As a light breeze, wind in the garden is a gentle ally, but a strong wind is a powerful adversary that causes damage, breaking branches, shredding soft and large leaves, and snapping flower stems.
Roots are weakened when rocked by wind, preventing them from absorbing water.
Air movement in trees is completely different from that among low-growing shrubs or delicate flowers. Because of their height, trees catch the first whisper of wind before other, more protected plants. A gentle breeze will send leaves fluttering and spiralling gently earthwards, while a gale will cause branches and leaves to hurl themselves against windowpanes – foe rather than friend. Aged trees creak when a strong wind bends their branches, and pines and poplars sway and rustle as the breeze passes through them.
Solutions for windy gardens
Lessen the force of the wind by planting hardy trees and shrubs on the boundary. Indigenous trees that withstand wind include sage bush (Buddleja saligna), coastal silver oak (Brachylaena discolor), Rhus lancea and yellowwoods (Podocarpus henkelii).
Plant the toughest shrubs along the perimeter of the garden, and less hardy shrubs in front, where they are more sheltered. A solid wall is not a good choice as a windbreak as it creates turbulence. But if necessary for security, grow hardy shrubs on both sides of the wall to filter the wind.

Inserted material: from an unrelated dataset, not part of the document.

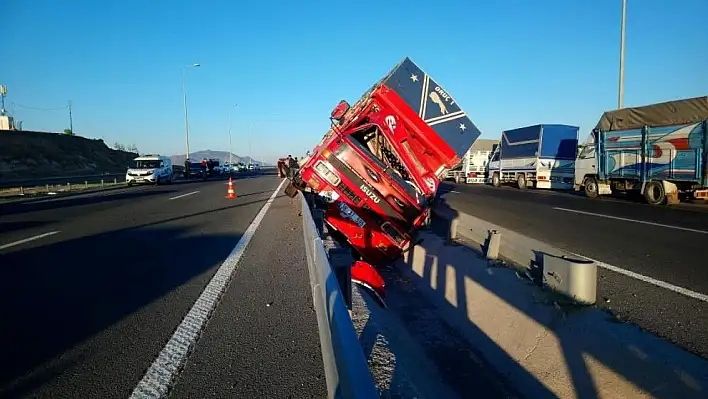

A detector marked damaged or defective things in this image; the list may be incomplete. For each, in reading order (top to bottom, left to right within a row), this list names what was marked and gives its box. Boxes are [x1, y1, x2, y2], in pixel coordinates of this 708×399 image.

overturned red truck [288, 57, 482, 268]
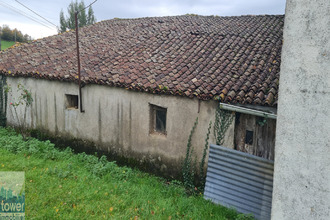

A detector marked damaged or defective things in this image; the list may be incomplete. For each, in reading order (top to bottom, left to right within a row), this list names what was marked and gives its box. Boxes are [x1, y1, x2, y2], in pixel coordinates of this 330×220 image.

Continue to lessen wind damage in the garden by planting hedges and shrubs that will shelter and protect.
Plants for windy gardens
Plants that have adapted to wind often have grey foliage with a leathery, waxy covering, or a fine layer of hairs to reduce transpiration and keep plants cool.
Ground covers Chrysanthemoides incana, Arctotis stoechadifolia, Gazania rigens var. leucolaena, Carpobrotus edulis,Cacinaciformis, Helichrysum cymosum, Ipomoea pes-caprae and Osteospermum fruticosum.
Grasses can play an important part in a windy garden, stabilising the soil, introducing sound and movement, and revealing subtle shades of copper and bronze, red and purple, grey and blue. Aristida junciformis is an attractive, tuft-forming grass with an arching habit and white seed heads.
Many grasses are architectural and dramatic, particularly effective when used as focal points, while others soften and add movement to bold, static modern architecture.
They introduce a distinctive form and texture as they weave among other plants in the garden, soften paved areas and pool edges, and divide one part of the garden from another.
Grass-like plants share similar characteristics of thin leaf blades with grasses. Chlorophytum saundersiae, the weeping anthericum, is a grass-like plant with evergreen narrow leaves that bears masses of tiny star-like white flowers throughout the year.
Some flowers are made to move – Wordsworth’s “host of daffodils fluttering and dancing in the breeze”. Flowers that grow on slender stems – astilbe, campanula, columbine (aquilegia), cosmos, Dierama pendulum, Gaura lindheimeri, Japanese anemone, poppy, thalictrum and white lace flower – sway gracefully in the wind.
Some plants, like agapanthus, cope with wind because of their strong root system that helps anchor them in the ground. Plants that hug the ground are disturbed very little by wind, making them far less likely to be damaged. Some spread – thyme, carpet morning glory (Convolvulus sabatius), osteospermum and verbena – while others form low mounds (arctotis, felicia, gazania and santolina).